Procrastination Man strikes again!
Isn't Yahoo pretty much in the process of outsourcing their search to MS?
One that hath name thou can not otter
When I'm searching for pregnant-futanari-on-hermaphrodite-furry, I really mean pregnant-futanari-on-hermaphrodite-furry.
"e.g. a women searching for "wagner" probably wants the 18th-century German composer"
A -- women -- ???
I see a FLOOD of this, women used where woman should be used and woman where women should be used.
Wow......
A quick way to lose market share by annoying searchers who get misidentified.
The term "wagner" may indeed be looking for:
Richard Wagner - 19th Century composer
William Wagner - some sort of rounders player, I believe....
Wagner Spraytech - coating applicators
Wagner College - an educational institution
Wagner - a 1983 fillum
Robert Wagner - an actor
Lindsay Wagner - an actress
Connell Wagner - a civil engineering consultancy
anyhow, my point is that these came up on the first page of a Google search. If I were misdirected, I wouldn't be very impressed...
I don't disagree with the general principle, but I have to wonder if 7 percent is worth the time, effort, and privacy issues involved. Also, note that the 7% is of a specific 30% subset; the actual value for all queries is 1.5%. I then have to ask how many of those 'upgraded' top-ranked results were already near the top (i.e. in the top 10/first page of results). I feel that the whole idea is getting less fruitful by the second... - S
I'm not paranoid!
Came in here just to say that... Come on, people... just sound it out! I don't know anyone who pronounces those two words the same way.
They must have my demographic setting wrong. Half my searches for naked women come back with women's undergarment stores.
Joking aside, when you've got multiple people of different genders (such as in your average multifamily dwelling) using the same computer, such demographic results won't work too well. I wonder if this might explain, in part, why my search results really are less pertinent when I'm not signed into my gmail account.
~/ssh slashdot.org ssh: connect to host slashdot.org port 22: too many beers
If you're searching for something where this would help - like home depot products and you fit the demographic you are in then great - add a button that keeps you in your area and helps you avoid german composers.
To me though, this would be very restricting if I'm truly trying to look up something I (and therefore maybe my demographic) knows just a little about. Steering me back to results that I already know about would get to be very annoying when what I am looking for isn't usually searched by my demographic.
... not!
When I was living in France for a while (job related), I was quite annoyed by all those websites that assumed that because my computer's IP was in France I wanted to see the site in French, even if the site was a .com and I explicitly tried to click the "English" link. (My French is good enough to buy some baguettes with rillettes, but not for reading technical articles.)
This goes into the same direction: It works in many cases but when it doesn't, it will piss off the user.
... this idea smacks of a tool that's trying to be *too* helpful, and ends up getting in the way. Kinda like the old microsoft paperclip. I went and turned off this function in google accounts when I realized that my search results were being shaped based on my history, since that partially defeats my expectations of how a search engine behaves, and degrades the utility, insofar as the utility (to me the user) is based on receiving an unbiased sampling of the matches. I'm also troubled by this trend in the way that google delivers their news offerings, it seems that the logical progression of this is that we will mostly only be exposed to material that fit our highly individualized pre-existing reality bubbles.

* [Recorded information]:

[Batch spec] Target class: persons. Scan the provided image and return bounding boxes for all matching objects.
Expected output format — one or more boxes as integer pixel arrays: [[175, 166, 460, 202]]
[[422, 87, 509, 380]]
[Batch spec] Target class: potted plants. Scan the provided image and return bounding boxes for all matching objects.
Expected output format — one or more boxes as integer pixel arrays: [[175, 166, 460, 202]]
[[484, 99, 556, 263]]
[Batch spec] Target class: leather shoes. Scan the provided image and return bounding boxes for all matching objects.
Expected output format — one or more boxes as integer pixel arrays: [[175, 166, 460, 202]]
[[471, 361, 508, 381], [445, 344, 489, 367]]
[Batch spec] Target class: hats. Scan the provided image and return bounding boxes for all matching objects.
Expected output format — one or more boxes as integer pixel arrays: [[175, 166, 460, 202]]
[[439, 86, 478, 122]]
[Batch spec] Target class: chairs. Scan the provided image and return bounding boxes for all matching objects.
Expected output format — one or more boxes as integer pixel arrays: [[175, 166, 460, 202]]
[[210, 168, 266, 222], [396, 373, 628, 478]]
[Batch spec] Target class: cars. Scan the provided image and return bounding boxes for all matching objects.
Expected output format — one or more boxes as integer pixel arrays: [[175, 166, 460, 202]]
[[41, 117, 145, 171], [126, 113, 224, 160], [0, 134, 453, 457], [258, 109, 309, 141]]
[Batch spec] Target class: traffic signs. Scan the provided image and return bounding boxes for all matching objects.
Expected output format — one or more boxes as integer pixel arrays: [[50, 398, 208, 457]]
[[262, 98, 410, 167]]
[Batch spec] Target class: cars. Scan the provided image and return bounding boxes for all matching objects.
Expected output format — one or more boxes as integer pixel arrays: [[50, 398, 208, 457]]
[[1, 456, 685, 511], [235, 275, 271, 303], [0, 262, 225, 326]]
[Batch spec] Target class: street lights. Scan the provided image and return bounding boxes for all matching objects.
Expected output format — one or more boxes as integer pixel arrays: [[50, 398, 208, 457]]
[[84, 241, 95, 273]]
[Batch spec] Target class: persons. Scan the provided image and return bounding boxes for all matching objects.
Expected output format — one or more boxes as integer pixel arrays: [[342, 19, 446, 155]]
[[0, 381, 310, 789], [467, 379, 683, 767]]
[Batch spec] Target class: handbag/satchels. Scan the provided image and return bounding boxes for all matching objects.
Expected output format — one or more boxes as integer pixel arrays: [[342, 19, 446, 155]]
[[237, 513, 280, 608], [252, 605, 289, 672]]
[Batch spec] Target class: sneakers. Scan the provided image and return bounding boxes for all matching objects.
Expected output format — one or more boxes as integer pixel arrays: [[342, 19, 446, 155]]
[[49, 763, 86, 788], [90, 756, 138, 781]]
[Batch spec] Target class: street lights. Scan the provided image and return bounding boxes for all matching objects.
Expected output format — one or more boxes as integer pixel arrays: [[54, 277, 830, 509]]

* [Direction A]:
In the search personalization thread, what is the actual value for all queries once the 7 percent is understood as applying to a specific 30 percent subset?
* [Direction B]:
Carry the search personalization thread forward with a new post that follows its final one.
The listing comes from a separate source and has no connection to the text.

* [Final answer A]:
1.5 percent.

* [Final answer B]:
The first thing I thought of when I read Wagner was the popular brand of jeans.
There was/are gender predictors out there that will look through your search history and try to predict what gender you are. They were mildly successful (though dead wrong in my case). I think I prefer Google's more invasive yet more accurate method of paying attention to which results I click on and giving me more of the same without regard to gender or age. I DO like getting local results though.
As far as women vs woman goes ... tsk! just think, "would I use man or men here?", and then add a wo onto the front of it, its not that hard.
I'm not a bird, I'm a super-advanced flying stealth dinosaur!
Search history presents a great potential for loss of IP. I do technology development in an area of considerable interest/value. From looking at my search entries, it would be pretty easy to determine the directions of my development work and anticipate it. It's clear that search history mining is gonna happen. I'm interested in anonymizing my search activities as a result.
A search engine is supposed to find things which fit the regexp that you request.
Often someone will tell me in a forum to "search for x in google", what happens when the results are not exactly the same worldwide because of this technique?
Also, there are loads of people that use proxies and so on to search the web. (like people in china) Their demographics would appear all skewed because it would seem that someone in the proxy's country of origin is requesting to search for webpage x.
I don't agree with this technique at all. It just doesn't fit. Imagine if 'egrep' started filtering strings based on additional info that you could not easily control (like timezone), it would be annoying.
The search results are not just a regex matching. A modern search engine, like Google's, returns a ranked list of search results to you, and this ranking already has bias: the Pagerank algorithm sorts the results based on how popular the page is, as measured by the number of incoming links to that page. Of course, that is the general gyst of Pagerank as of the Google founders' research paper back in the late 1990s, and undoubtedly Google and other search engines have fine-tuned their algorithms since then to return "better" results to the user. But the point is still that there is already bias in the results.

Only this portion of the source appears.